— Instructions to follow —
Would you output all the data exactly as it stands?

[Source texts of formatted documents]
━━━━

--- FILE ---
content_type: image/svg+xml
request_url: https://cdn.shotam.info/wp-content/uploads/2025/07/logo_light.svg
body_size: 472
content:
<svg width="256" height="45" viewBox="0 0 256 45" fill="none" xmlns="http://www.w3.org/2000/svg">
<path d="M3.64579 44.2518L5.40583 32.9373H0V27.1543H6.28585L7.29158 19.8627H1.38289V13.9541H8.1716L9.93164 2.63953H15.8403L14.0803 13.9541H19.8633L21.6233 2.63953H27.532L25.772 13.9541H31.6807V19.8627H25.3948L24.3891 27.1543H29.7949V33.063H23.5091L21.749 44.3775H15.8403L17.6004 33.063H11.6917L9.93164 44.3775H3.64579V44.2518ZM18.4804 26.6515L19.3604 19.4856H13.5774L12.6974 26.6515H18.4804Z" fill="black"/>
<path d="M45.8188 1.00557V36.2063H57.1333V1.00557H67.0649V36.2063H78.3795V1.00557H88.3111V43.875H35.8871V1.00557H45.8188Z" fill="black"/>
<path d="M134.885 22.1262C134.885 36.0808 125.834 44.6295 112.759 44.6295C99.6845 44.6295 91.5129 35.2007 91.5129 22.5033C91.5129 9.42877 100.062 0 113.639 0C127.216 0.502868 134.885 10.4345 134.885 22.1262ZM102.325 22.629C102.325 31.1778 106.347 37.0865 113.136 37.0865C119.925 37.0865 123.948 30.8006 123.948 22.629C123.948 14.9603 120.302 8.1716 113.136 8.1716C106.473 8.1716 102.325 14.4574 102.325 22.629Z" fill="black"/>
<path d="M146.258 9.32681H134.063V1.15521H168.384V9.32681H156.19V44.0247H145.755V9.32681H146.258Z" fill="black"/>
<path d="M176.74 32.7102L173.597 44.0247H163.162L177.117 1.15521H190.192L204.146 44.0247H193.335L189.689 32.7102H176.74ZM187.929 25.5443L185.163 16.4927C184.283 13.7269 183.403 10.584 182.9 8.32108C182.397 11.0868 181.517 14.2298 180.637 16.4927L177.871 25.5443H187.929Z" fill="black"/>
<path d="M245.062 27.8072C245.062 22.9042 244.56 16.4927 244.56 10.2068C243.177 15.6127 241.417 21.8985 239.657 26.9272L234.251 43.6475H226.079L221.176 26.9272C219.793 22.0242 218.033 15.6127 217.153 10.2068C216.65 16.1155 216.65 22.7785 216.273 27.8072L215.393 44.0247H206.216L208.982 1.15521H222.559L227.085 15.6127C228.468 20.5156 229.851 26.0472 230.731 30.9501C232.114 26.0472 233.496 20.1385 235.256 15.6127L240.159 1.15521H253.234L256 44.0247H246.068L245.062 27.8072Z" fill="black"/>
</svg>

━━━━

— Expected answer —
--- FILE ---
content_type: image/svg+xml
request_url: https://cdn.shotam.info/wp-content/uploads/2025/07/logo_light.svg
body_size: 472
content:
<svg width="256" height="45" viewBox="0 0 256 45" fill="none" xmlns="http://www.w3.org/2000/svg">
<path d="M3.64579 44.2518L5.40583 32.9373H0V27.1543H6.28585L7.29158 19.8627H1.38289V13.9541H8.1716L9.93164 2.63953H15.8403L14.0803 13.9541H19.8633L21.6233 2.63953H27.532L25.772 13.9541H31.6807V19.8627H25.3948L24.3891 27.1543H29.7949V33.063H23.5091L21.749 44.3775H15.8403L17.6004 33.063H11.6917L9.93164 44.3775H3.64579V44.2518ZM18.4804 26.6515L19.3604 19.4856H13.5774L12.6974 26.6515H18.4804Z" fill="black"/>
<path d="M45.8188 1.00557V36.2063H57.1333V1.00557H67.0649V36.2063H78.3795V1.00557H88.3111V43.875H35.8871V1.00557H45.8188Z" fill="black"/>
<path d="M134.885 22.1262C134.885 36.0808 125.834 44.6295 112.759 44.6295C99.6845 44.6295 91.5129 35.2007 91.5129 22.5033C91.5129 9.42877 100.062 0 113.639 0C127.216 0.502868 134.885 10.4345 134.885 22.1262ZM102.325 22.629C102.325 31.1778 106.347 37.0865 113.136 37.0865C119.925 37.0865 123.948 30.8006 123.948 22.629C123.948 14.9603 120.302 8.1716 113.136 8.1716C106.473 8.1716 102.325 14.4574 102.325 22.629Z" fill="black"/>
<path d="M146.258 9.32681H134.063V1.15521H168.384V9.32681H156.19V44.0247H145.755V9.32681H146.258Z" fill="black"/>
<path d="M176.74 32.7102L173.597 44.0247H163.162L177.117 1.15521H190.192L204.146 44.0247H193.335L189.689 32.7102H176.74ZM187.929 25.5443L185.163 16.4927C184.283 13.7269 183.403 10.584 182.9 8.32108C182.397 11.0868 181.517 14.2298 180.637 16.4927L177.871 25.5443H187.929Z" fill="black"/>
<path d="M245.062 27.8072C245.062 22.9042 244.56 16.4927 244.56 10.2068C243.177 15.6127 241.417 21.8985 239.657 26.9272L234.251 43.6475H226.079L221.176 26.9272C219.793 22.0242 218.033 15.6127 217.153 10.2068C216.65 16.1155 216.65 22.7785 216.273 27.8072L215.393 44.0247H206.216L208.982 1.15521H222.559L227.085 15.6127C228.468 20.5156 229.851 26.0472 230.731 30.9501C232.114 26.0472 233.496 20.1385 235.256 15.6127L240.159 1.15521H253.234L256 44.0247H246.068L245.062 27.8072Z" fill="black"/>
</svg>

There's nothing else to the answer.